Department of Biology, The Catholic University of America, Washington, District of Columbia, USA.
Research Service, VA Nebraska-Western Iowa Health Care System, Omaha, Nebraska, USA.
Hepatol Commun. 2023 Mar 24;7(4). doi: 10.1097/HC9.0000000000000103. eCollection 2023 Apr 1.
Chronic ethanol exposure leads to enhanced protein acetylation and acetaldehyde adduction. Of the multitude of proteins that are modified on ethanol administration, tubulin is among the best studied. However, an open question is whether these modifications are observed in patient samples. Both modifications have also been implicated in promoting alcohol-induced defects in protein trafficking, but whether they do so directly is also unanswered.
We first confirmed that tubulin was hyperacetylated and acetaldehyde-adducted in the livers from ethanol-exposed individuals to a similar extent as observed in the livers from ethanol-fed animals and hepatic cells. Livers from individuals with nonalcohol-associated fatty liver showed modest increases in tubulin acetylation, whereas nonalcohol-associated fibrotic human and mouse livers showed virtually no tubulin modifications. We also asked whether tubulin acetylation or acetaldehyde adduction can directly explain the known alcohol-induced defects in protein trafficking. Acetylation was induced by overexpressing the α-tubulin-specific acetyltransferase, αTAT1, whereas adduction was induced by directly adding acetaldehyde to cells. Both αTAT1 overexpression and acetaldehyde treatment significantly impaired plus-end (secretion) and minus-end (transcytosis)-directed microtubule-dependent trafficking and clathrin-mediated endocytosis. Each modification led to similar levels of impairment as observed in ethanol-treated cells. The levels of impairment by either modification showed no dose dependence or no additive effects suggesting that substoichiometric tubulin modifications lead to altered protein trafficking and that lysines are not selectively modified.

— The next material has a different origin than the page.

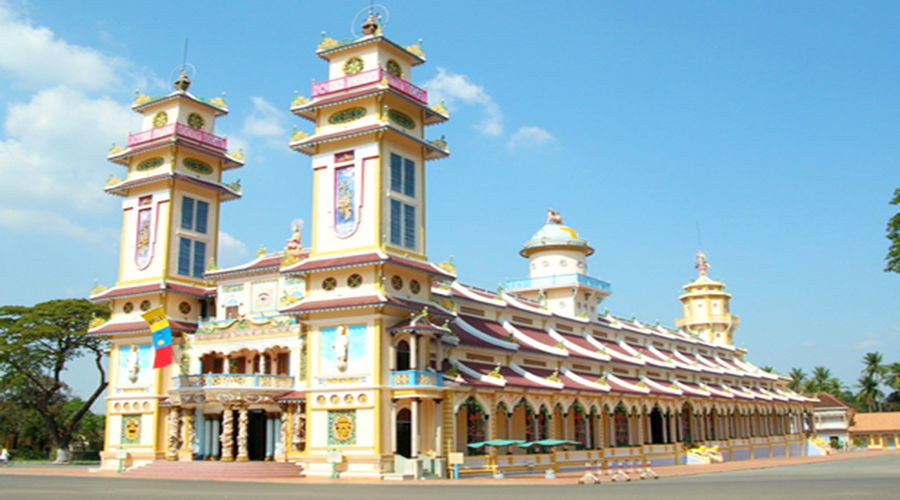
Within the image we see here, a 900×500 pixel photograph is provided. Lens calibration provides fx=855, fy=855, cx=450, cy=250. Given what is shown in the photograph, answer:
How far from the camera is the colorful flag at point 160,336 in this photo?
4119 centimetres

These results not only confirm that enhanced tubulin acetylation is observed in human livers but that it is most relevant to alcohol-induced injury. Because these tubulin modifications are associated with altered protein trafficking that alters proper hepatic function, we propose that changing the cellular acetylation levels or scavenging free aldehydes are feasible strategies for treating alcohol-associated liver disease.
慢性乙醇暴露会导致蛋白质乙酰化和乙醛加合物增加。在乙醇给药后修饰的众多蛋白质中,微管蛋白是研究最多的蛋白质之一。然而,一个悬而未决的问题是这些修饰是否在患者样本中观察到。这两种修饰都被认为可以促进酒精引起的蛋白质运输缺陷,但它们是否直接这样做还没有答案。
我们首先证实,在乙醇暴露个体的肝脏中,微管蛋白被高度乙酰化和乙醛加合物修饰,其程度与在乙醇喂养的动物和肝细胞中观察到的相似。非酒精性相关脂肪性肝病患者的肝脏中微管蛋白乙酰化略有增加,而非酒精性相关纤维化的人类和小鼠肝脏几乎没有微管蛋白修饰。我们还询问了微管蛋白乙酰化或乙醛加合物是否可以直接解释已知的酒精引起的蛋白质运输缺陷。通过过表达α-微管蛋白特异性乙酰转移酶αTAT1 诱导乙酰化,而通过直接向细胞中添加乙醛诱导加合物。αTAT1 过表达和乙醛处理均显著损害了正端(分泌)和负端(转胞吞)定向微管依赖性运输和网格蛋白介导的内吞作用。每种修饰导致的损伤程度与在乙醇处理的细胞中观察到的相似。修饰的任何一种修饰都没有表现出剂量依赖性或没有相加效应,这表明亚化学计量的微管蛋白修饰导致蛋白质运输改变,并且赖氨酸不是选择性修饰的。
这些结果不仅证实了增强的微管蛋白乙酰化在人类肝脏中观察到,而且与酒精引起的损伤最相关。由于这些微管蛋白修饰与改变蛋白质运输有关,改变适当的肝功能,我们提出改变细胞乙酰化水平或清除游离醛是治疗酒精相关肝病的可行策略。